--- start of Extract to read ---

SS Maori scuba diving facts:
Scuba dive depth: 13 – 21m
Boat or shore: Boat
Minimum qualification: Advanced Open Water, and Wreck speciality for penetration
Possible night scuba dives? No
Additional equipment? Torch and 7mm wetsuit
Best time to scuba dive? October – May

Antipolis
Antipolis is a fairly new wreck, located opposite the Twelve Apostles Hotel in Oudekraal. Mainly salvaged, the remains lie on a rocky reef 20m from the coast line. Wreck dive points of interest include, the many crayfish that inhabit this site and the pump/boiler room that remains fairly intact and is large enough to swim through.

History of Antipolis
The tanker Antipolis was being towed by a tug with another tanker, the Romelia, from Greece to the Far East, via Cape Town, to be sold to scrap metal merchants. However, a North Westerly gale caused the line connecting the tankers to the tug to get caught on the sea bed and consequently snap, causing the Antipolis to run aground on the 28th July, 1977. Because of its proximity to shore, the wreck was converted into night club for the young, and people used to party on it. It even had its own bar! However when the wreck became too unstable it was closed down and later salvaged.

--- end of Extract to read ---
--- start of Source material ---

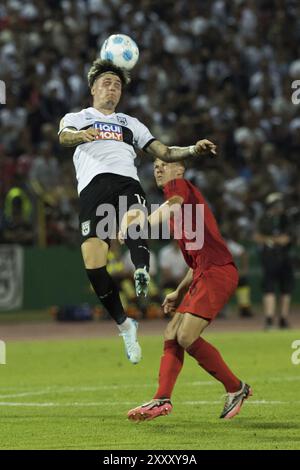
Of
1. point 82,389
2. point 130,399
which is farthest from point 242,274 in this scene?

--- end of Source material ---

List of tasks:
#1 According to the text on the SS Maori and Antipolis wrecks, on what date did the Antipolis run aground?
#2 Pick up the text on the SS Maori and Antipolis wrecks and continue it from its last sentence.

Responses for each task:
#1 The Antipolis ran aground on the 28th July, 1977.

#2
Antipolis scuba diving facts:
Scuba dive depth: 7 – 10 m
Boat or shore: Shore
Minimum qualification: Open Water
Possible night scuba dives? No
Additional equipment? N/A
Best time to scuba dive? May – October

SS Clan Stewart
The SS Clan Stewart is a wreck 100 m from Simons Town's shores at Makerel Bay in Cape Town. It contains various species of aquatic wildlife, making it an interesting wreck with the engine, boilers and shaft available for exploring! Just look out for some sharp iron edges. Some of the ship's features can be seen from the shore at low tide.

History of SS Clan Stewart
The British steamer vessel transporting a cargo load of coal ran aground on 21st November, 1914. The SS Clan Stewart weighing around 3.500 tons was blown to shore by a strong Cape South Easter, which even caused the vessel to drag its anchor all the way! Four months were spent trying to get the vessel to float again, but to no avail, it joined many other wrecks in Cape Town.

SS Clan Stewart scuba diving facts:
Scuba dive depth: 7 - 9 m
Boat or shore: Shore
Minimum qualification: Open Water
Possible night scuba dives? Yes
Additional equipment? Torch
Best time to scuba dive? May – October

Smitswinkel Bay Wrecks
In Smitswinkel Bay there are five wrecks that you can visit in one dive! These Wwecks include the SAS Transvaal, the MV Orotava, the MV Princess Elizabeth, the SAS Good Hope and the MV Rockeater. The dive ranges over 400 m covering all 5 wrecks, starting at the SAS Transvaal to the MV Rockeater.

History of Smitswinkel Bay Wrecks
The SAS Transvaal was a Loch class freighter that was sent to the South African Navy in Cape Town for construction in the 1940’s. In 1978 the ship, now having been sold for scrap metal, was scuttled in order to form an artificial reef in Smitswinkel Bay.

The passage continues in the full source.